• [EXERCISE INSTRUCTIONS]: Please print the passage on self-supervised learning and transformers word for word, from "But if it says" to "you're also right.".

[EXTRACT TO READ Boundary: Start]

You had some text in the world.

Maybe you scraped this off the internet and now you're taking the model.

Look, I have three questions for you.

Tell me, what are the right answers?

So the model looks at these three puzzles.

They are all running in parallel, and they try to make predictions.

So it the model might say now the model might say two.

The model might say something, but you train the model that two is the expected response.

So if it makes a mistake then you penalize the model that increases loss.

And so the neural network weights are updated.

In the second task you have at two, if the model makes the prediction of Brutus, then you tell the model that this is great.

The weights don't need to be updated.

But if it says Caesar, then the model has to be penalized.

And so the internal weights are updated.

In the third case, if you predict a stop token like add to Brutus, that's it, then you will get it wrong.

If it is a comma, you're right.

And if it's, then maybe you're also right.

Okay.

What you're doing is you are looking at text, which already exists in the world, and you're creating multiple challenges for yourself without human intervention.

This is what makes the model self-supervised.

It might seem like a small thing, but this architectural decision or this benefit of the large language model makes it really, really scalable.

In fact, most AI models now are moving to self-supervised learning.

Even image models like we discussed, are looking for removing some patches of the image and trying to predict those patches.

The benefit of this is you understand the underlying structure and the inherent meaning of those patches.

In the case of text, it's going to be terms. In the case of images, they are a bunch of pixels.

And in the case of video you might understand how an object even moves.

Okay.

So that explains what self-supervised learning is.

Next is the transformer okay.

And most people confuse transformer with large language model, which is completely understandable actually.

But that's not the case.

A large language model is something which predicts the next token given an input sequence.

A transformer does the exact same thing, but it's a specific algorithm or a specific method by which you predict the next token.

A transformer basically is input tokens.

Being run through an attention block, which is then forwarded to a neural network, a feedforward neural network, and then you have a bunch of outputs.

Okay, you can think of these as output vectors.

These vectors are then passed in to another layer of attention.

The first layer of attention, like we said, disambiguate terms. The second layer might find more complex relationships.

It might find sarcasm. It might find implications.

For example, a crane was hunting a crab.

So in the first case you understood it is not the metal plane, it's a bird train.

But in the second one you might infer that the crab is fearful.

You might understand the crane is hungry.

So this is the second layer.

And then you have another feedforward neural network and so on.

Till finally you are confident enough to generate an output.

Okay. So you have these stacked.

Sometimes they're stacked to 12 layers, sometimes more.

I think recent GPT architectures are in hundreds.

[EXTRACT TO READ Boundary: End]
[DATA LISTING Boundary: Start]

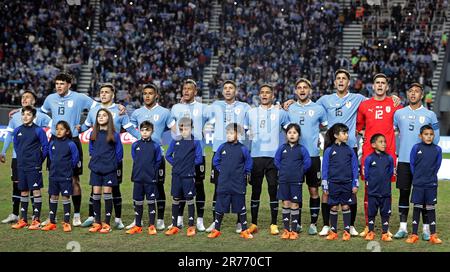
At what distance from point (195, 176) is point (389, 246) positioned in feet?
9.62

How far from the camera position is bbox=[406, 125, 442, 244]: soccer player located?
1067 centimetres

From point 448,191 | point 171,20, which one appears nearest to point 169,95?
point 171,20

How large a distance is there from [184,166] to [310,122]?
192cm

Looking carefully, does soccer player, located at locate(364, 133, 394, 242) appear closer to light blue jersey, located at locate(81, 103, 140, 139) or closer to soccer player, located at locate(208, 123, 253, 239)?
soccer player, located at locate(208, 123, 253, 239)

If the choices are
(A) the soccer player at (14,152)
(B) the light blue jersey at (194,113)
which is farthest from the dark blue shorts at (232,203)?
(A) the soccer player at (14,152)

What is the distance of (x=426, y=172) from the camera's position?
10680mm

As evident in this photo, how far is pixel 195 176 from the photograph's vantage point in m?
11.4

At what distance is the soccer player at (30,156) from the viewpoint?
11586 millimetres

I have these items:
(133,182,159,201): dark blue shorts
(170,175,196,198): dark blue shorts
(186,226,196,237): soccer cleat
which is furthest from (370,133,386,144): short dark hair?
(133,182,159,201): dark blue shorts

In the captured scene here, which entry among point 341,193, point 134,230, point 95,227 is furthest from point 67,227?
point 341,193

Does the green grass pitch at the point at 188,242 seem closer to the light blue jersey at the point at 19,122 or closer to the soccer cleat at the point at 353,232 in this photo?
the soccer cleat at the point at 353,232

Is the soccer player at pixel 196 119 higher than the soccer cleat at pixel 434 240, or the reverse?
the soccer player at pixel 196 119

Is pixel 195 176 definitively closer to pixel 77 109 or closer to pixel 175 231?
pixel 175 231

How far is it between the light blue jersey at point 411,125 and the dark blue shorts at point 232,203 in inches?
91.5
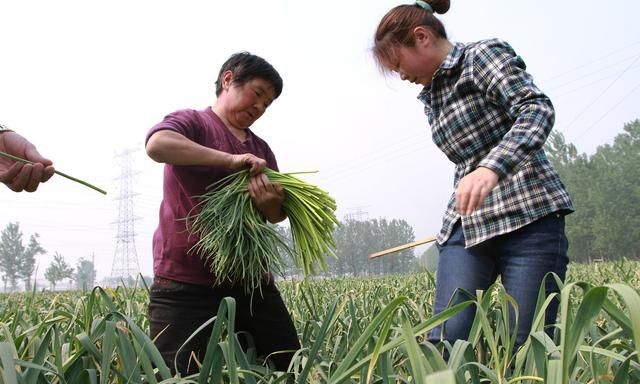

[DATA LISTING Boundary: End]

• [ANSWER TO THE PROBLEM]:
But if it says Caesar, then the model has to be penalized.

And so the internal weights are updated.

In the third case, if you predict a stop token like add to Brutus, that's it, then you will get it wrong.

If it is a comma, you're right.

And if it's, then maybe you're also right.